◆ TO DO ◆
Please reproduce the listing below word for word, keeping every line in its original order.

◆ Scene-based spatial questions ◆
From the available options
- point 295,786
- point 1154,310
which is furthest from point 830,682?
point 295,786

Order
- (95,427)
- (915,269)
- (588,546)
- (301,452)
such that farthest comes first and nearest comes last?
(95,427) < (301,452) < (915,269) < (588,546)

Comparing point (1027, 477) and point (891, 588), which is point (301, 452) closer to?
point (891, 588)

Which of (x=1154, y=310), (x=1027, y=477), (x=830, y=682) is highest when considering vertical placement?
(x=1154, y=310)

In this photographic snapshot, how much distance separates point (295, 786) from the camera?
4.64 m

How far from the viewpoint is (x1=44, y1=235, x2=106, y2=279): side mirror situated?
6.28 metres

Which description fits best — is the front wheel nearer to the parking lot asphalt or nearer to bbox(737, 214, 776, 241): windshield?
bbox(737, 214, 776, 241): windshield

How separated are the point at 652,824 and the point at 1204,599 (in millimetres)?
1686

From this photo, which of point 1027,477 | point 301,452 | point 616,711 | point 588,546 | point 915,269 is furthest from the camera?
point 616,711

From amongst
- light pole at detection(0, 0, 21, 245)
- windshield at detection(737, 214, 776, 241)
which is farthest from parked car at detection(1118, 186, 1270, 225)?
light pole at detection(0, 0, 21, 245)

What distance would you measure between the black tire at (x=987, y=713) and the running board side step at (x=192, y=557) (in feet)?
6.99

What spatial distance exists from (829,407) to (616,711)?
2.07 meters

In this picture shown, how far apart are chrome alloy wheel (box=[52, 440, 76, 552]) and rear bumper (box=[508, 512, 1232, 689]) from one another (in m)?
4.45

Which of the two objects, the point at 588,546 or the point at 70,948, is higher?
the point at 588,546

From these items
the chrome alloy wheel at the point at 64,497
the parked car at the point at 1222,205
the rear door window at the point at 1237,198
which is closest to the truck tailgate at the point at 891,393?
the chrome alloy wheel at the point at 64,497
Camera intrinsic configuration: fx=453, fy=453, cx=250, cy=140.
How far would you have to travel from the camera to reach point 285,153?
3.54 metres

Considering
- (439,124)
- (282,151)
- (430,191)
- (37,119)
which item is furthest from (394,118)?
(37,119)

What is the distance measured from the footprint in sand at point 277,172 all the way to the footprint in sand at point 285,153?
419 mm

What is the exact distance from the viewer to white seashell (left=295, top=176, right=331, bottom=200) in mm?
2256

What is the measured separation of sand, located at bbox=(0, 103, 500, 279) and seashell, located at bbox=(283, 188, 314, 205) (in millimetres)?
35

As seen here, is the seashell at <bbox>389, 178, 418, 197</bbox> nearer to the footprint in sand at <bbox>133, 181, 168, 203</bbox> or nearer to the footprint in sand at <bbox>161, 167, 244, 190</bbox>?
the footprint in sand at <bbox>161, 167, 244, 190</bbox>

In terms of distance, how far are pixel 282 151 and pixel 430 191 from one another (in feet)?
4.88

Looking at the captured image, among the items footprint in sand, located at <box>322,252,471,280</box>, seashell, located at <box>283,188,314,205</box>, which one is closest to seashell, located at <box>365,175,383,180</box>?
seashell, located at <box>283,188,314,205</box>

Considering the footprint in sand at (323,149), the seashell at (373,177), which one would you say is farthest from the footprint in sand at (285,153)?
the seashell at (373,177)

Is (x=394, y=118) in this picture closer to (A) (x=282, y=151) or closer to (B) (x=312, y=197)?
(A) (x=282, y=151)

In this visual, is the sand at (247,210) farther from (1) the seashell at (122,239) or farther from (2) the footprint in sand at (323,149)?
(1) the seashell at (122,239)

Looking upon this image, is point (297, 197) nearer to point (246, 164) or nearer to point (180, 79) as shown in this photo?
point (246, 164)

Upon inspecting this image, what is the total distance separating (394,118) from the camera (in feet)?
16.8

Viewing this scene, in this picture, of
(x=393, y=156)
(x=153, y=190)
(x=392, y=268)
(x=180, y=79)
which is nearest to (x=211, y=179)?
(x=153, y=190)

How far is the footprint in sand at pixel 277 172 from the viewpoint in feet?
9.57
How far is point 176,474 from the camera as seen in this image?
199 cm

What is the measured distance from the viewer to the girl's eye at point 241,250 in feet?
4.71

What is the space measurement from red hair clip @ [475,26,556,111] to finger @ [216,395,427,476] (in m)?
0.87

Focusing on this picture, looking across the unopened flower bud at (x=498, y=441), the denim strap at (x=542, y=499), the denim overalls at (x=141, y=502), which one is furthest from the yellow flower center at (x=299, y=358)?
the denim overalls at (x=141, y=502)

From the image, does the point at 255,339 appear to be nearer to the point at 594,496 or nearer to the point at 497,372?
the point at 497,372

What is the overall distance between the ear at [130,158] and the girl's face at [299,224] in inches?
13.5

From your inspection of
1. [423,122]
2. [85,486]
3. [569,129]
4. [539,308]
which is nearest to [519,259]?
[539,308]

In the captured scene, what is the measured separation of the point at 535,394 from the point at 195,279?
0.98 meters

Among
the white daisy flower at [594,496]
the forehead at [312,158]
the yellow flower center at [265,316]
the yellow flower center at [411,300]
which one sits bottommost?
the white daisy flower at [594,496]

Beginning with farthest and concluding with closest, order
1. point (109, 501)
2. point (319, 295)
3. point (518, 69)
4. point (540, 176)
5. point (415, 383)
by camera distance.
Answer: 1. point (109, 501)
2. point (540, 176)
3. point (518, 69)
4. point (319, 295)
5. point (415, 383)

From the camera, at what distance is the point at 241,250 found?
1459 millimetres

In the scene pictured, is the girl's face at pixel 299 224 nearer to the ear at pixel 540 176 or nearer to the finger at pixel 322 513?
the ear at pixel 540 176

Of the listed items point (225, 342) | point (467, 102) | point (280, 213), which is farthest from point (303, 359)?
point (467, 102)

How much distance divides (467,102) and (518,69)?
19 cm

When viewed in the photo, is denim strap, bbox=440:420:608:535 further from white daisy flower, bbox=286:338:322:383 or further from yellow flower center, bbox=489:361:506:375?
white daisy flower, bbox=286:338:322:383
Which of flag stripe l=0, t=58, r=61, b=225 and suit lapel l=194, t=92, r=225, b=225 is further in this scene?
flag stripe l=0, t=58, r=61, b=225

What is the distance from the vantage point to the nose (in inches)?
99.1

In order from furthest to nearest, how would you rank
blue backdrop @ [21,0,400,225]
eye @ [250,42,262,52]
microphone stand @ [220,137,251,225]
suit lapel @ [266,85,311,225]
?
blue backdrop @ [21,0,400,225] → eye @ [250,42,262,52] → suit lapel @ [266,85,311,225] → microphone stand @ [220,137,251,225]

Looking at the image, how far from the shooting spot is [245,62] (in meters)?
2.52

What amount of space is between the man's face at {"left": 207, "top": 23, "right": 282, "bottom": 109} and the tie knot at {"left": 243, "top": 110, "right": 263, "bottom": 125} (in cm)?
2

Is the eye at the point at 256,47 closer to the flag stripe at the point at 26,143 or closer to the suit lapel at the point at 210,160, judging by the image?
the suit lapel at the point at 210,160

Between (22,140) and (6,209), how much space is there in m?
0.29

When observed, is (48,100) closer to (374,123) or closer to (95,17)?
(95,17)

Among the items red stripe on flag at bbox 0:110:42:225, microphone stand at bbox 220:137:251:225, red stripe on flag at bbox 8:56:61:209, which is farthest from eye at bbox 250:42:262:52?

◆ ANSWER TO THIS TASK ◆
From the available options
- point 295,786
- point 1154,310
which is furthest from point 830,682?
point 295,786

Order
- (95,427)
- (915,269)
- (588,546)
- (301,452)
such that farthest comes first and nearest comes last?
(95,427) < (301,452) < (915,269) < (588,546)

Comparing point (1027, 477) and point (891, 588), which is point (301, 452) closer to?
point (891, 588)

Which of (x=1154, y=310), (x=1027, y=477), (x=830, y=682) is highest when considering vertical placement?
(x=1154, y=310)

In this photographic snapshot, how much distance separates point (295, 786) from the camera?
4.64 m

How far from the viewpoint is (x1=44, y1=235, x2=106, y2=279): side mirror situated?
6.28 metres

Which description fits best — is the front wheel nearer to the parking lot asphalt or nearer to bbox(737, 214, 776, 241): windshield?
bbox(737, 214, 776, 241): windshield

How separated are the point at 652,824 and the point at 1204,599 (in millimetres)?
1686

From this photo, which of point 1027,477 | point 301,452 | point 616,711 | point 588,546 | point 915,269 is furthest from the camera?
point 616,711

From amongst
- light pole at detection(0, 0, 21, 245)
- windshield at detection(737, 214, 776, 241)
which is farthest from parked car at detection(1118, 186, 1270, 225)?
light pole at detection(0, 0, 21, 245)

What distance would you measure between the black tire at (x=987, y=713) and the running board side step at (x=192, y=557) (in feet)?
6.99

What spatial distance exists from (829,407) to (616,711)?
2.07 meters

In this picture shown, how far apart are chrome alloy wheel (box=[52, 440, 76, 552]) and rear bumper (box=[508, 512, 1232, 689]) from one another (in m)?
4.45

Which of the two objects, the point at 588,546 or the point at 70,948, is higher?
the point at 588,546

From these items
the chrome alloy wheel at the point at 64,497
the parked car at the point at 1222,205
the rear door window at the point at 1237,198
which is closest to the truck tailgate at the point at 891,393?
the chrome alloy wheel at the point at 64,497
Camera intrinsic configuration: fx=453, fy=453, cx=250, cy=140.
How far would you have to travel from the camera to reach point 285,153?
3.54 metres

Considering
- (439,124)
- (282,151)
- (430,191)
- (37,119)
which item is furthest from (394,118)?
(37,119)

What is the distance measured from the footprint in sand at point 277,172 all the way to the footprint in sand at point 285,153?
419 mm

What is the exact distance from the viewer to white seashell (left=295, top=176, right=331, bottom=200) in mm?
2256

What is the measured separation of sand, located at bbox=(0, 103, 500, 279) and seashell, located at bbox=(283, 188, 314, 205) (in millimetres)?
35

As seen here, is the seashell at <bbox>389, 178, 418, 197</bbox> nearer to the footprint in sand at <bbox>133, 181, 168, 203</bbox> or nearer to the footprint in sand at <bbox>161, 167, 244, 190</bbox>?
the footprint in sand at <bbox>161, 167, 244, 190</bbox>

In terms of distance, how far are pixel 282 151 and pixel 430 191 from one another (in feet)?
4.88

Looking at the captured image, among the items footprint in sand, located at <box>322,252,471,280</box>, seashell, located at <box>283,188,314,205</box>, which one is closest to seashell, located at <box>365,175,383,180</box>?
seashell, located at <box>283,188,314,205</box>

Considering the footprint in sand at (323,149), the seashell at (373,177), which one would you say is farthest from the footprint in sand at (285,153)?
the seashell at (373,177)

Is (x=394, y=118) in this picture closer to (A) (x=282, y=151) or closer to (B) (x=312, y=197)?
(A) (x=282, y=151)

In this visual, is the sand at (247,210) farther from (1) the seashell at (122,239) or farther from (2) the footprint in sand at (323,149)?
(1) the seashell at (122,239)

Looking upon this image, is point (297, 197) nearer to point (246, 164) or nearer to point (180, 79) as shown in this photo?
point (246, 164)

Upon inspecting this image, what is the total distance separating (394,118) from the camera (in feet)?
16.8

Viewing this scene, in this picture, of
(x=393, y=156)
(x=153, y=190)
(x=392, y=268)
(x=180, y=79)
which is nearest to (x=211, y=179)?
(x=153, y=190)

How far is the footprint in sand at pixel 277 172 from the viewpoint in feet?
9.57
How far is point 176,474 from the camera as seen in this image?
199 cm

What is the measured distance from the viewer to the girl's eye at point 241,250 in feet?
4.71

What is the space measurement from red hair clip @ [475,26,556,111] to finger @ [216,395,427,476] (in m)?
0.87

Focusing on this picture, looking across the unopened flower bud at (x=498, y=441), the denim strap at (x=542, y=499), the denim overalls at (x=141, y=502), which one is furthest from the yellow flower center at (x=299, y=358)?
the denim overalls at (x=141, y=502)

From the image, does the point at 255,339 appear to be nearer to the point at 594,496 or nearer to the point at 497,372?
the point at 497,372

What is the overall distance between the ear at [130,158] and the girl's face at [299,224] in inches?
13.5

From your inspection of
1. [423,122]
2. [85,486]
3. [569,129]
4. [539,308]
which is nearest to [519,259]?
[539,308]

In the captured scene, what is the measured separation of the point at 535,394 from the point at 195,279?
0.98 meters

Among
the white daisy flower at [594,496]
the forehead at [312,158]
the yellow flower center at [265,316]
the yellow flower center at [411,300]
which one sits bottommost?
the white daisy flower at [594,496]

Beginning with farthest and concluding with closest, order
1. point (109, 501)
2. point (319, 295)
3. point (518, 69)
4. point (540, 176)
5. point (415, 383)
by camera distance.
Answer: 1. point (109, 501)
2. point (540, 176)
3. point (518, 69)
4. point (319, 295)
5. point (415, 383)

From the camera, at what distance is the point at 241,250 found?
1459 millimetres

In the scene pictured, is the girl's face at pixel 299 224 nearer to the ear at pixel 540 176 or nearer to the finger at pixel 322 513?
the ear at pixel 540 176

Of the listed items point (225, 342) | point (467, 102) | point (280, 213), which is farthest from point (303, 359)?
point (467, 102)

How much distance divides (467,102) and (518,69)?
19 cm

When viewed in the photo, is denim strap, bbox=440:420:608:535 further from white daisy flower, bbox=286:338:322:383 or further from yellow flower center, bbox=489:361:506:375?
white daisy flower, bbox=286:338:322:383
Which of flag stripe l=0, t=58, r=61, b=225 and suit lapel l=194, t=92, r=225, b=225 is further in this scene?
flag stripe l=0, t=58, r=61, b=225

What is the distance from the vantage point to the nose (in inches)?
99.1

In order from furthest to nearest, how would you rank
blue backdrop @ [21,0,400,225]
eye @ [250,42,262,52]
microphone stand @ [220,137,251,225]
suit lapel @ [266,85,311,225]
?
blue backdrop @ [21,0,400,225] → eye @ [250,42,262,52] → suit lapel @ [266,85,311,225] → microphone stand @ [220,137,251,225]

Looking at the image, how far from the shooting spot is [245,62] (in meters)?
2.52

What amount of space is between the man's face at {"left": 207, "top": 23, "right": 282, "bottom": 109} and the tie knot at {"left": 243, "top": 110, "right": 263, "bottom": 125} (in cm)?
2

Is the eye at the point at 256,47 closer to the flag stripe at the point at 26,143 or closer to the suit lapel at the point at 210,160, judging by the image?
the suit lapel at the point at 210,160

Between (22,140) and (6,209), how much space is there in m?
0.29

When observed, is (48,100) closer to (374,123) or closer to (95,17)?
(95,17)

Among the items red stripe on flag at bbox 0:110:42:225, microphone stand at bbox 220:137:251:225, red stripe on flag at bbox 8:56:61:209, which is farthest from eye at bbox 250:42:262:52?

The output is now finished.